Emit the line that holds "body_size: 259" and all lines following it through the end of the data, verbatim, and nothing else.

RECORDS SUPPLIED —
****************
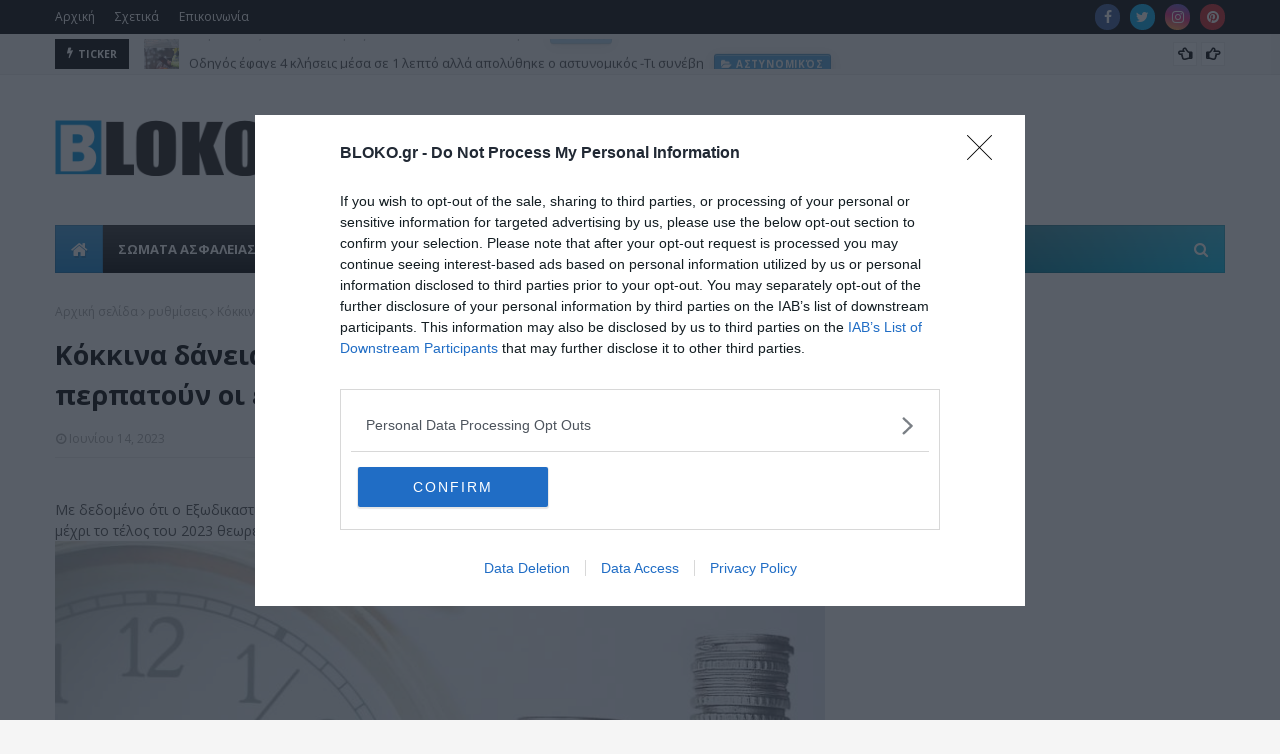

--- FILE ---
content_type: text/html; charset=utf-8
request_url: https://www.google.com/recaptcha/api2/aframe
body_size: 259
content:
<!DOCTYPE HTML><html><head><meta http-equiv="content-type" content="text/html; charset=UTF-8"></head><body><script nonce="gXZrPWfGtr3FhX5yXsC_Zw">/** Anti-fraud and anti-abuse applications only. See google.com/recaptcha */ try{var clients={'sodar':'https://pagead2.googlesyndication.com/pagead/sodar?'};window.addEventListener("message",function(a){try{if(a.source===window.parent){var b=JSON.parse(a.data);var c=clients[b['id']];if(c){var d=document.createElement('img');d.src=c+b['params']+'&rc='+(localStorage.getItem("rc::a")?sessionStorage.getItem("rc::b"):"");window.document.body.appendChild(d);sessionStorage.setItem("rc::e",parseInt(sessionStorage.getItem("rc::e")||0)+1);localStorage.setItem("rc::h",'1764113090343');}}}catch(b){}});window.parent.postMessage("_grecaptcha_ready", "*");}catch(b){}</script></body></html>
****************
ANSWER SECTION —
body_size: 259
content:
<!DOCTYPE HTML><html><head><meta http-equiv="content-type" content="text/html; charset=UTF-8"></head><body><script nonce="gXZrPWfGtr3FhX5yXsC_Zw">/** Anti-fraud and anti-abuse applications only. See google.com/recaptcha */ try{var clients={'sodar':'https://pagead2.googlesyndication.com/pagead/sodar?'};window.addEventListener("message",function(a){try{if(a.source===window.parent){var b=JSON.parse(a.data);var c=clients[b['id']];if(c){var d=document.createElement('img');d.src=c+b['params']+'&rc='+(localStorage.getItem("rc::a")?sessionStorage.getItem("rc::b"):"");window.document.body.appendChild(d);sessionStorage.setItem("rc::e",parseInt(sessionStorage.getItem("rc::e")||0)+1);localStorage.setItem("rc::h",'1764113090343');}}}catch(b){}});window.parent.postMessage("_grecaptcha_ready", "*");}catch(b){}</script></body></html>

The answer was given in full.